C’est pourquoi son organisation a saisi l’occasion du DDD9 et la le Forum de vendredi prochain pour réitérer son appel à l’adresse des décideurs politiques et économiques des deux rives de la méditerranée en vue de «soutenir les droits des femmes, à la participation égale des femmes africaines à la vie politique, sociale, économique et culturelle des sociétés, à assurer l’égalité d’accès aux ressources et aux opportunités ainsi qu’à la tolérance zéro envers toutes les formes d’inégalité et de discrimination dans les secteurs public et privé».

Surtout que des discriminations, les femmes africaines, qu’elles soient expatriées ou restées sur place, en sont bel et bien victimes.
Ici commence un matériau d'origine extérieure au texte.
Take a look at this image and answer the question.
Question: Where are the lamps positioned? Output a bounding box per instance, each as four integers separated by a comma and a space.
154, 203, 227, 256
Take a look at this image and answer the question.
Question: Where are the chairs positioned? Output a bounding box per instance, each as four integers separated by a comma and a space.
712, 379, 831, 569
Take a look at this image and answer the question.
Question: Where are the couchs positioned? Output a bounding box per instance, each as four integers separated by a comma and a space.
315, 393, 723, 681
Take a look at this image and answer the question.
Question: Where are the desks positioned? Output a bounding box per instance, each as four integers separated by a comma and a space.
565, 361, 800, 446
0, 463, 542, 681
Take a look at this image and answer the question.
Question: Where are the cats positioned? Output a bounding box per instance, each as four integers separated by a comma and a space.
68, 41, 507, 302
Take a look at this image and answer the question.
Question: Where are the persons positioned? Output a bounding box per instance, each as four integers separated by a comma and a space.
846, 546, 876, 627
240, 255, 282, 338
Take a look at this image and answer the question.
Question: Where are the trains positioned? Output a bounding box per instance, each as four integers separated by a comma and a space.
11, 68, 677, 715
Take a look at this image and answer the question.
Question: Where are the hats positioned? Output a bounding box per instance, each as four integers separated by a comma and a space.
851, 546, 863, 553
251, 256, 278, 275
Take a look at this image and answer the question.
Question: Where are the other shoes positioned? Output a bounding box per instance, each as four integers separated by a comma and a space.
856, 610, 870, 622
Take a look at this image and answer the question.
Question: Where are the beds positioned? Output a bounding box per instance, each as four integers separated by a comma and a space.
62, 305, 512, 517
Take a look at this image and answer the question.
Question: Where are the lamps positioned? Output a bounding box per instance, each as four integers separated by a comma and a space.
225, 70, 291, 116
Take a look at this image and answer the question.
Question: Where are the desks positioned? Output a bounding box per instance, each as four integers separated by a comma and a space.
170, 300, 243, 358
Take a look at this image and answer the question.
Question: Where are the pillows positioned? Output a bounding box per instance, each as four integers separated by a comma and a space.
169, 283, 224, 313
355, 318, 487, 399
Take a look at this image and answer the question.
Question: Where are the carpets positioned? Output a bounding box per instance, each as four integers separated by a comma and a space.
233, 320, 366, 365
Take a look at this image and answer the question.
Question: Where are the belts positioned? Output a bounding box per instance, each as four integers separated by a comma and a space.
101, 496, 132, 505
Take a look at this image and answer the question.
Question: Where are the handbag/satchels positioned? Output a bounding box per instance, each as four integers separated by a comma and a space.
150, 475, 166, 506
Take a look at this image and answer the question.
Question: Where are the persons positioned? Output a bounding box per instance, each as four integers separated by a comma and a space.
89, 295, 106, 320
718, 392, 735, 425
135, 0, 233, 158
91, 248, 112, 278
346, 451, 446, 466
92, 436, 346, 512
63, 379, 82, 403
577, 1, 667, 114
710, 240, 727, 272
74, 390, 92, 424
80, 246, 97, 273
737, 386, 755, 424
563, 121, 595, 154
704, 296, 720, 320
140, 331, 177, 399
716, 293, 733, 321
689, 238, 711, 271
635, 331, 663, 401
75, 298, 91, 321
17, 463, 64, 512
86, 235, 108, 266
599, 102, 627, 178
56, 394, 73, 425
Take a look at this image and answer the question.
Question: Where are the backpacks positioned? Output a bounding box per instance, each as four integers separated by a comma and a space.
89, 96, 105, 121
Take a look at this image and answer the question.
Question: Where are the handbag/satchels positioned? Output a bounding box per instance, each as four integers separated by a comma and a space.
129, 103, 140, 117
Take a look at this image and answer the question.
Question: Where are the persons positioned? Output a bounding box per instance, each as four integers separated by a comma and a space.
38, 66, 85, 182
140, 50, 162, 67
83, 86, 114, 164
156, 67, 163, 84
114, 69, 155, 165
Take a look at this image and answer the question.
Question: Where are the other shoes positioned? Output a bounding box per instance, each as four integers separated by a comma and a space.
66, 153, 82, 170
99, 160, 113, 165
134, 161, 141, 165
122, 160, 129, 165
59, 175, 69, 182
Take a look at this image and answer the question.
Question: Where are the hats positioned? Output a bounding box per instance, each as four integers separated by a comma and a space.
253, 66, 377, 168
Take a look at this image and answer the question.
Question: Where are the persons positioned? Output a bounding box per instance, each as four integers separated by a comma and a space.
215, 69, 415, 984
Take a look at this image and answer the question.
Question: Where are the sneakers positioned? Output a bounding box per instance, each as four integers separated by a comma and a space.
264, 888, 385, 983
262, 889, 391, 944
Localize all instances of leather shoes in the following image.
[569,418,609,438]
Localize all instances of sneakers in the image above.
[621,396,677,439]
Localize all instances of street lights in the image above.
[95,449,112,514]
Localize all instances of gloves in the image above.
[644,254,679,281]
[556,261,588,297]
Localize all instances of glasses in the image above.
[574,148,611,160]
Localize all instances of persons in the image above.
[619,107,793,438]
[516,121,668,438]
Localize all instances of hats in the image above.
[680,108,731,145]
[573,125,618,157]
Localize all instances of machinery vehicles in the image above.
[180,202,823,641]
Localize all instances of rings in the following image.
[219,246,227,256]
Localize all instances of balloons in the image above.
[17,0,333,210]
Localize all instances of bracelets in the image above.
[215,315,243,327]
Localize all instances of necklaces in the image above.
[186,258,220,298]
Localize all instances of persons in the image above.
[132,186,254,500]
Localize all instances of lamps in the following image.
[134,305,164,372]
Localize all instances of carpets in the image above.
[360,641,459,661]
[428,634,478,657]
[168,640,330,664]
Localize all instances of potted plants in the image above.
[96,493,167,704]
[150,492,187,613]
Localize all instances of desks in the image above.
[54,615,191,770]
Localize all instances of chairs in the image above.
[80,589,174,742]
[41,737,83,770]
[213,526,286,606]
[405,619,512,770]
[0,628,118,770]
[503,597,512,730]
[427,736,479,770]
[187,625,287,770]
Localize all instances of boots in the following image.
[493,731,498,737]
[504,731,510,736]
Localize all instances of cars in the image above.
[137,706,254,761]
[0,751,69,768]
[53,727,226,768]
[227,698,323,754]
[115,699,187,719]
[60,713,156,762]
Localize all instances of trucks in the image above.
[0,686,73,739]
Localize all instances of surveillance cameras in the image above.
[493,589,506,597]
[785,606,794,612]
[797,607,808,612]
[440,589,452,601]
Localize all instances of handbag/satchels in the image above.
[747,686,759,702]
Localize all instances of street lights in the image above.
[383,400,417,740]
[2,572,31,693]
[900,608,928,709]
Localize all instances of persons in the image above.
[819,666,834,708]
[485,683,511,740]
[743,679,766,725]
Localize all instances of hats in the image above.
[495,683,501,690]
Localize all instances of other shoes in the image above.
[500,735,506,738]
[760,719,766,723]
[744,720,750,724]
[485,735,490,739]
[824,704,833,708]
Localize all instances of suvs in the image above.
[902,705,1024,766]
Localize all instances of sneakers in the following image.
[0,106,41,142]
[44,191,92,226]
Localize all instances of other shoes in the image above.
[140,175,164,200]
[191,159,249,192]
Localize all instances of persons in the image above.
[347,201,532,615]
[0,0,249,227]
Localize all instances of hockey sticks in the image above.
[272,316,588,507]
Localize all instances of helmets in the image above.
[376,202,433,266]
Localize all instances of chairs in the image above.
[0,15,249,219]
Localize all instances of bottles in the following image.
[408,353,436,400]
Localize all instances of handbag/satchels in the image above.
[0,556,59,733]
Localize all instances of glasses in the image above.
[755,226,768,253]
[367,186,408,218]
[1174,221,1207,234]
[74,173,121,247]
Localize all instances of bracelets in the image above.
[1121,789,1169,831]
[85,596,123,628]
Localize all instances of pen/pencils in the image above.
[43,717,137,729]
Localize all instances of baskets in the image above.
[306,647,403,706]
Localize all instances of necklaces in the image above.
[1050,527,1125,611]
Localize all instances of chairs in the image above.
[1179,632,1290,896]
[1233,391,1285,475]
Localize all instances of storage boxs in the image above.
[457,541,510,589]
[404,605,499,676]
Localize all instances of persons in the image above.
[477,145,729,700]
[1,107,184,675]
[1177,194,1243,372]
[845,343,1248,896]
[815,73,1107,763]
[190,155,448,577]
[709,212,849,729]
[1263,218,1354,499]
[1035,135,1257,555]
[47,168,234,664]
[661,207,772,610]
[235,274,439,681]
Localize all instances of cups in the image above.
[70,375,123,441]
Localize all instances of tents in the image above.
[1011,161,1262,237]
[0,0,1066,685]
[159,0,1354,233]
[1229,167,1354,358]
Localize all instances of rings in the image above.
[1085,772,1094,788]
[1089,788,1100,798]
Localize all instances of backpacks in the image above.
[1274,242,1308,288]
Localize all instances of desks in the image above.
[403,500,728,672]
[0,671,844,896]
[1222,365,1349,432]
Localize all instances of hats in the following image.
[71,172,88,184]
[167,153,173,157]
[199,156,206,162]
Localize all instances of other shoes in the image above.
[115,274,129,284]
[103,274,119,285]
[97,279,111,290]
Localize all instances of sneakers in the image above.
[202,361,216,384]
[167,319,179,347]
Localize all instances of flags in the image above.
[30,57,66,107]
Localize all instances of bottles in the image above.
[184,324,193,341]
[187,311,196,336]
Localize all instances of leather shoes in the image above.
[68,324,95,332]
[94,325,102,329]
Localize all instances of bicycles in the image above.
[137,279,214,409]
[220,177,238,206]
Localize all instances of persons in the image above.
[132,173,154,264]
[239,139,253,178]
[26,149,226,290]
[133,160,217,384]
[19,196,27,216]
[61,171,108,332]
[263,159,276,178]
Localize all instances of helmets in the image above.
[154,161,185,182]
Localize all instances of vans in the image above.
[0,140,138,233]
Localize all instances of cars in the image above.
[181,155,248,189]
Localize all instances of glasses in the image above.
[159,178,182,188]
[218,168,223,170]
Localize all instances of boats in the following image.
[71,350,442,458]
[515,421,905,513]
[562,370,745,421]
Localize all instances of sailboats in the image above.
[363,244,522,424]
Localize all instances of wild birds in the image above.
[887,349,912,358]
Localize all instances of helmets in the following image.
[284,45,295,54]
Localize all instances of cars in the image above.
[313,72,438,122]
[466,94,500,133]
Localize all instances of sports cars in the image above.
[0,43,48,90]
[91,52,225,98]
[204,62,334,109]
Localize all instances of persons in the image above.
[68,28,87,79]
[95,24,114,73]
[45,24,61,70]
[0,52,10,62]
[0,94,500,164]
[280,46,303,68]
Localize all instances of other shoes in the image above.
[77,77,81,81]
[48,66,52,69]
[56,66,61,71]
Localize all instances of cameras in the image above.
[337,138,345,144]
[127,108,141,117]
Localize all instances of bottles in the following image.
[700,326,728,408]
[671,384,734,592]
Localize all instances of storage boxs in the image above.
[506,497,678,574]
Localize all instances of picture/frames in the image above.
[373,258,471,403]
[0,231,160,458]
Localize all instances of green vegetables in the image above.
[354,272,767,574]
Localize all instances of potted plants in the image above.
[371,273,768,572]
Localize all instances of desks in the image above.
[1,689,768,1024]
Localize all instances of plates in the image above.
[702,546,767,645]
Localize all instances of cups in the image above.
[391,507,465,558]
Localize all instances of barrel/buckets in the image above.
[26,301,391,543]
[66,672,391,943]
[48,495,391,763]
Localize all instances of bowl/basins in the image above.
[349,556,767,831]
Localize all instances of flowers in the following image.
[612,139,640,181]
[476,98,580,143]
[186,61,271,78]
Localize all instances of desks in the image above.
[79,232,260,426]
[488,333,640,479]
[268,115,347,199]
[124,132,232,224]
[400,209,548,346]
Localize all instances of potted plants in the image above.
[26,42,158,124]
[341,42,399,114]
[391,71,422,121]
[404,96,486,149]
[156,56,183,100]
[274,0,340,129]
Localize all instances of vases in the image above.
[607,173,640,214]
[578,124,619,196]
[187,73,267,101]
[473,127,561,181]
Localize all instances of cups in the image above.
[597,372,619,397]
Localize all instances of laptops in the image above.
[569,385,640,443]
Pour preuve : elles forment 70% des pauvres, elles possèdent moins de 2% des terres et reçoivent moins de 5% des prêts bancaires.

Il y a en moyenne dans le monde de 16% de femmes parlementaires et moins de 10% de chefs d’Etat et de gouvernement. L’heure doit être, aujourd’hui, plus que jamais, à la réduction, voire au bannissement de ces inégalités politiques et économiques qui mettent à nu les principes fourbes de l’équité.

A défaut, tout objectif de développement humain durable et équitable ne saurait être atteint, mettent en garde les organisateurs du Forum de Paris, comme l’ont fait, bien avant eux, les activistes militant pour la cause des migrants et des diasporas africains et ce, depuis plus d’une tribune internationale notamment dans le cadre lors des différentes sessions du Forum mondial sur la migration et le développement (FMMD).